Differential-drive Arduino robot with ROS-based remote control and autonomous mode


Abstract

This project focuses on building a compact two-wheel differential-drive robot using standard electronic components and an Arduino-based control architecture.

The platform supports two operating modes:

  • 🎮 Remote control via Xbox controller
  • 🤖 Autonomous navigation using an ultrasonic distance sensor

The primary challenges involved designing a reliable electrical circuit, establishing a feasible ROS communication architecture, and implementing real-time control logic in C++.
The final result and real-world operation can be seen in the video section below.


Background Story

During the winter semester 2019/2020, I participated in — and won — a robotics challenge at TU Darmstadt. The competition involved autonomous pick-and-place of tennis balls using a TurtleBot3 equipped with a 5-DOF gripper arm.

A recording of the final run can be found here:
🎥 https://youtu.be/cxs0oeeQU-w

The prize was a standard Arduino-based 2WD car kit — which became the foundation for this project.

Initially, my goals were simple:

  • Convert the kit into a remote-controlled vehicle
  • Use an Xbox controller for intuitive control
  • Integrate it with ROS for extensibility

This led to the introduction of a Raspberry Pi 4B as an intermediate control layer. While technically functional, it quickly revealed two limitations:

  • The platform was overpowered from a computing perspective
  • The mechanical drivetrain was underpowered

These insights eventually motivated the transition to the more ambitious Autonomous Driller project.


Assembly

The base kit consisted of a standard 2WD chassis, dual DC motors, and a basic Arduino controller.

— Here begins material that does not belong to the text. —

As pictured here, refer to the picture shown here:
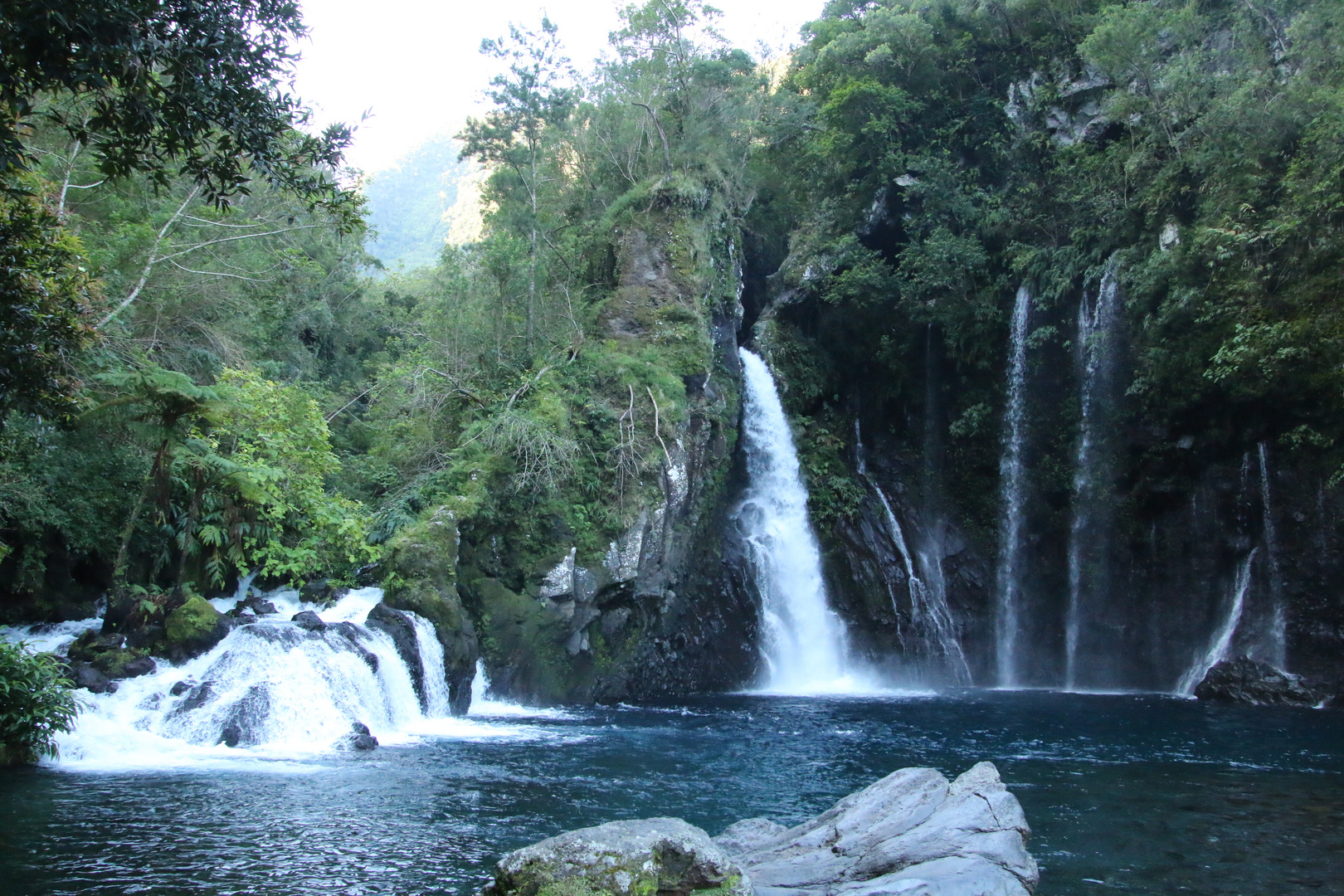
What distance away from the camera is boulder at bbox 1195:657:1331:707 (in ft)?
57.0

The full system architecture with my custom upgrades included:

  • Arduino Uno for low-level motor control
  • Raspberry Pi 4B for ROS integration
  • Motor driver module
  • Battery pack
  • Ultrasonic sensor for obstacle detection

The assembly process involved modifying the standard kit for better cable routing, stable motor mounting, sensor integration and micro-controller integration.

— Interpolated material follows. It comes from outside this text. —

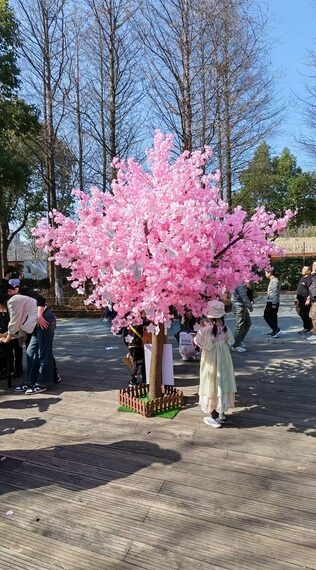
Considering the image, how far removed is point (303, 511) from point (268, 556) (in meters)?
0.57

Controller-to-Arduino Communication

The control pipeline was structured as follows:

Xbox Controller → Laptop → ROS Node → Raspberry Pi → Arduino

Communication Roles

  • Xbox Controller
    Provides user input via joystick and buttons.

  • Laptop
    Maps controller input to velocity commands and transmits via ROS.

  • Raspberry Pi
    Acts as the ROS master node, handling command processing and forwarding.

  • Arduino
    Executes low-level motor control through PWM signals.

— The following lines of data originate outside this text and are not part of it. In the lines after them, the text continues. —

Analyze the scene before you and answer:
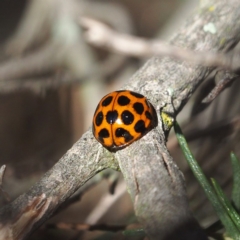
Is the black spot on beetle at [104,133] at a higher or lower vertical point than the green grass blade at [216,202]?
higher

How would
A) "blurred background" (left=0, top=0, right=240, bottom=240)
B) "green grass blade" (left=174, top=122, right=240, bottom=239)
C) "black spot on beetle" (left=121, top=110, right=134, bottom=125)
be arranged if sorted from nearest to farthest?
1. "green grass blade" (left=174, top=122, right=240, bottom=239)
2. "black spot on beetle" (left=121, top=110, right=134, bottom=125)
3. "blurred background" (left=0, top=0, right=240, bottom=240)

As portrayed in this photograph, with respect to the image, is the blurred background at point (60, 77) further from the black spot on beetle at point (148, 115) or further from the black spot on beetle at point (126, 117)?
the black spot on beetle at point (148, 115)

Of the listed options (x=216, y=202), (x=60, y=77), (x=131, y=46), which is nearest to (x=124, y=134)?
(x=216, y=202)

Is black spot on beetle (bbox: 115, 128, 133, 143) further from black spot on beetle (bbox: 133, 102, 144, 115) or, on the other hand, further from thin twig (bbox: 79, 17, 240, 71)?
thin twig (bbox: 79, 17, 240, 71)

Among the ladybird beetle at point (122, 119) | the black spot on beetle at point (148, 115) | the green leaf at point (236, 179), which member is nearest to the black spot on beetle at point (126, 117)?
the ladybird beetle at point (122, 119)

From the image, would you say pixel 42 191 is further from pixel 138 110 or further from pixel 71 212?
pixel 71 212

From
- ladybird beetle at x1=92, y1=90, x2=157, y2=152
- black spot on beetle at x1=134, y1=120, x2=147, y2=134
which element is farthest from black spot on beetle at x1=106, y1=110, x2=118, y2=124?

This architecture allowed seamless switching between:

  • Manual teleoperation
  • Autonomous obstacle-avoidance mode

Autonomous Mode

In autonomous mode, the ultrasonic sensor continuously measured distances ahead.
Simple logic ensured:

  • Forward movement if clear
  • Rotation if obstacle detected
  • Adaptive correction depending on distance thresholds

This mode served as an introduction to sensor-based feedback control and robotic decision-making.


Video

First functional test with Xbox remote control and ROS-based communication:

Remote Controlled Test of the 2WD Rosduino

Key Takeaways

This project marked my first end-to-end robotics system combining:

  • Hardware assembly
  • C++ embedded programming
  • ROS architecture
  • Real-world teleoperation

Although simple in hindsight, it laid the foundation for more complex systems — and ultimately inspired the transition toward high-performance autonomous platforms.


Small robot. First control loop. Big curiosity.